Unlike throwing the baby out with the bathwater, disposing of pre-owned coffee isn't grounds for prosecution, but that doesn't make it any less useful when the afternoon doldrums begin their incessant pounding. Clearly, a pound of used java is worth two in the unplugged coffeepot, which is where the whole idea of disabling it goes terribly wrong.

The proof of this lies in the region below and slightly east of the sternum, where the effects of such a brouhaha are most pronounced. Simply put, those who don't have the stomach for strong coffee and bricked computers shouldn't be allowed to vote.

I think that's what Custer was really trying to say.

 

The Track Less Travelled

Mining the train of thought. Blame loco motives for greasing the wheels that squeak, mouselike, above the caverns where coal blossoms grow. There, free from the pressures thrust upon their multifaceted kin, they live in monklike isolation, feeding on koans and comics with only the occasional canary to interrupt their scholarly pursuits.

When the mood is right, they shift to the left, swaying to the rhythm of the rails that run amok in their haste to make waste, for smog is seldom carbon-neutral in any botanical sense.

When the mood is in the seventh house, it's understood that harvest time has come. All that blossoms is not gold, but that's no reason to take chances during an identity crisis. Bags packed and passports at the ready, no 'niners are going to shovel their dreams away this time.

No sir.

 

Stairs in a Hurry

Pity the poor staircase. Where do the stairs go when they don't go anywhere at all? Downtrodden, the static staircase has little to be thankful for. Go ahead, walk all over me. That's what the staircase says. Upstairs? Downstairs? What does it matter? Direction is futile.

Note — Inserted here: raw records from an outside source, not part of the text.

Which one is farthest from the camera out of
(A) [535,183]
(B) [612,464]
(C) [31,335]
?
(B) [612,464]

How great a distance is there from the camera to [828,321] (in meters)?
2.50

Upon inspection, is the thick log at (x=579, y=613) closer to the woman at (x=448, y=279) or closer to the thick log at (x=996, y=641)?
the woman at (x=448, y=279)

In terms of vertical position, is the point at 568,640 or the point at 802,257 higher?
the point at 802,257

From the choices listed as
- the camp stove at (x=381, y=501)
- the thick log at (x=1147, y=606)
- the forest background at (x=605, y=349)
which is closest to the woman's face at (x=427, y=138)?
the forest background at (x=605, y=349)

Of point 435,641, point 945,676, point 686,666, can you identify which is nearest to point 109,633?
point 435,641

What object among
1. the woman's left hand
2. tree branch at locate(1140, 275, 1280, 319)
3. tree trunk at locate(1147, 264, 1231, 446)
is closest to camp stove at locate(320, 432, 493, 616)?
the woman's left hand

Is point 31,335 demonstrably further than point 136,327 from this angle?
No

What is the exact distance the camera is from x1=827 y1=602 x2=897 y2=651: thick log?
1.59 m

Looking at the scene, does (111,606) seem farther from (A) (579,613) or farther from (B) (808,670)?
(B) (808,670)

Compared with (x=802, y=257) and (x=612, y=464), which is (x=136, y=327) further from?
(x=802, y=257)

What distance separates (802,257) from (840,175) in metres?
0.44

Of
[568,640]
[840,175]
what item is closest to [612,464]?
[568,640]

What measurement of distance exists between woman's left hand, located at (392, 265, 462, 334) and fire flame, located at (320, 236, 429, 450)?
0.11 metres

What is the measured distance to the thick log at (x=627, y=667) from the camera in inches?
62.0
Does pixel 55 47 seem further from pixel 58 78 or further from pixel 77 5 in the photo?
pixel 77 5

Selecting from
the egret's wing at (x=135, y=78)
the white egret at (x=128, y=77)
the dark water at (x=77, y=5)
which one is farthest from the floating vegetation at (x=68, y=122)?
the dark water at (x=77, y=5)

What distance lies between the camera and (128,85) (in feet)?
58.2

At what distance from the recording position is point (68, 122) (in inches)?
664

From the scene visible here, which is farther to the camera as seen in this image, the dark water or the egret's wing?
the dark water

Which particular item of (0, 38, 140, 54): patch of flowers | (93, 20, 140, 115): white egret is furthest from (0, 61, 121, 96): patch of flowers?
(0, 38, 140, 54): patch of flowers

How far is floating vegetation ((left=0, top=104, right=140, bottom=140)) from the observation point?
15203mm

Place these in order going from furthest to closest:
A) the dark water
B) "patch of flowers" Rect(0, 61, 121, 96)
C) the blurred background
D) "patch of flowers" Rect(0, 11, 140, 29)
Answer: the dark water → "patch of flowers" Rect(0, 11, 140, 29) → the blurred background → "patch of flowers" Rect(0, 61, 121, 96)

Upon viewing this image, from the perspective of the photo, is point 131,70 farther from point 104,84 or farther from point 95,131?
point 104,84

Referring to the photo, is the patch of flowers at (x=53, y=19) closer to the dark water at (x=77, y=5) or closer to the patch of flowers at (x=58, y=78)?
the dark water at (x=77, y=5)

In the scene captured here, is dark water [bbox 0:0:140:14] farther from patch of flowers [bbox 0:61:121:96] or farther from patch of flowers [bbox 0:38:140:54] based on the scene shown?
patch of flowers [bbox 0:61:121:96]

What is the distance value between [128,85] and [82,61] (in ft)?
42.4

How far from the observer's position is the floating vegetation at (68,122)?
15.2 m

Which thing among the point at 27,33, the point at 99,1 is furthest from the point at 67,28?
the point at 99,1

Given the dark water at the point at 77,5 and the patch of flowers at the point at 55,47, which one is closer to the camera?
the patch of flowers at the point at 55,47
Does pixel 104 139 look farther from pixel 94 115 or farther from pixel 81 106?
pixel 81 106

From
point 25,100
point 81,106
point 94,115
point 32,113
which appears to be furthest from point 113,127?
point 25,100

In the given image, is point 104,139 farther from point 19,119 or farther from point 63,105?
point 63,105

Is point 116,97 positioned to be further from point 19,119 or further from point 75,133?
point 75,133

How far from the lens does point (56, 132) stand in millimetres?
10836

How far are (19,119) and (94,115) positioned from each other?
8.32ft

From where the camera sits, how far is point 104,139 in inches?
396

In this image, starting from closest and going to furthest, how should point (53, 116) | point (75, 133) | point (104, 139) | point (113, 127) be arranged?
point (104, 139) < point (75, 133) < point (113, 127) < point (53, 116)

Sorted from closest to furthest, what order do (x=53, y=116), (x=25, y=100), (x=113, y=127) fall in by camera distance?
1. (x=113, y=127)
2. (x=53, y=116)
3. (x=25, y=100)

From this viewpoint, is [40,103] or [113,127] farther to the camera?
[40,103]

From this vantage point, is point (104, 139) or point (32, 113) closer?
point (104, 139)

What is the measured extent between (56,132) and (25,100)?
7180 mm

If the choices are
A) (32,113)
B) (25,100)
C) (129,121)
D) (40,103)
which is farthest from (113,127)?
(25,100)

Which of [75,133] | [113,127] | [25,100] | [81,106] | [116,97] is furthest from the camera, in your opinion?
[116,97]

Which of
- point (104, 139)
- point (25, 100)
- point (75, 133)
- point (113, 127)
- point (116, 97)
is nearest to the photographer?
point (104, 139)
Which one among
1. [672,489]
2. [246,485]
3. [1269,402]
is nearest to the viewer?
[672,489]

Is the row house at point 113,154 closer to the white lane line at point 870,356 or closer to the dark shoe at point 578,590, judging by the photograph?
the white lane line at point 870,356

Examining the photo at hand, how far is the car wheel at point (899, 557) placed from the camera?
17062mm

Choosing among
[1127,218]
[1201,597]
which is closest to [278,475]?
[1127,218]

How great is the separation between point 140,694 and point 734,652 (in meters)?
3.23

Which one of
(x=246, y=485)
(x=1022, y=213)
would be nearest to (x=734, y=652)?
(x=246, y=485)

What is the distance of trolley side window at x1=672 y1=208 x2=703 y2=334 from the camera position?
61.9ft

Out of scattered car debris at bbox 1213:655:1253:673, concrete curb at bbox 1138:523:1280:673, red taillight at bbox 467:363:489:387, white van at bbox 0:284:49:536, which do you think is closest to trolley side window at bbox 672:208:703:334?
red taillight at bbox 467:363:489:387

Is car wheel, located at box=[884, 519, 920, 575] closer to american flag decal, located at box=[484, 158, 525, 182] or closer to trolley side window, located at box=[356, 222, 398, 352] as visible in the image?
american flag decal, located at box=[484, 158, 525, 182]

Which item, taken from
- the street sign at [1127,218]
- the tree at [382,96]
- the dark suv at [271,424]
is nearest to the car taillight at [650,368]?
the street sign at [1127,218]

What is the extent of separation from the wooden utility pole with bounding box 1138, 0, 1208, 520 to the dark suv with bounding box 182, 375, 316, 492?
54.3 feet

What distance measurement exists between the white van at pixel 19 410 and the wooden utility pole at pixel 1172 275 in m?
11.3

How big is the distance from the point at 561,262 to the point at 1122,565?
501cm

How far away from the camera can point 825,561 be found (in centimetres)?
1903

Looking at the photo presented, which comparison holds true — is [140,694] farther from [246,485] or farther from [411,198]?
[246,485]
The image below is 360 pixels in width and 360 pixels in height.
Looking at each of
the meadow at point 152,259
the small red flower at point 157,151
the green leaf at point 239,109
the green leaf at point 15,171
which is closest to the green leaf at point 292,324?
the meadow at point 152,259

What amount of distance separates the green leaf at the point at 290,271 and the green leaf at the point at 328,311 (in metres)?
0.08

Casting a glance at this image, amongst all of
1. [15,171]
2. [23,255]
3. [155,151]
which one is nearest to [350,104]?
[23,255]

In its next life, the staircase wants to be an escalator. Pardon me if I stare, but those are some dynamic steps you have there. Stairs in motion. Stairs with a purpose. That's what people will say to the staircase in its next life.

I don't think elevators want to be reincarnated.

 

The Gumline of Sustainable Agriculture

Eh bwa. We ur stik peepul. We ar smrt. Brushing my tooth this morning, it dawned on me that, like gingivitis, the root of sustainable agriculture lies just below the gumline. This strikes casual inspection from the list of effective tools we might use to sniff out unwanted decay, or potatoes.

While an entrenching tool is certainly useful, no such certainty exists when the time comes to poke holes in the half-baked specimen turning in a field of microscopic waves. Here, tradition speaks louder than words, which is where the humble fork comes in to play a quick game of Fiddlesticks before turning to the task at hand, which is poking holes in a half-baked caricature of sustainable agriculture. But you already knew that.

What you may not have known is how potato-farming ties in with my tooth.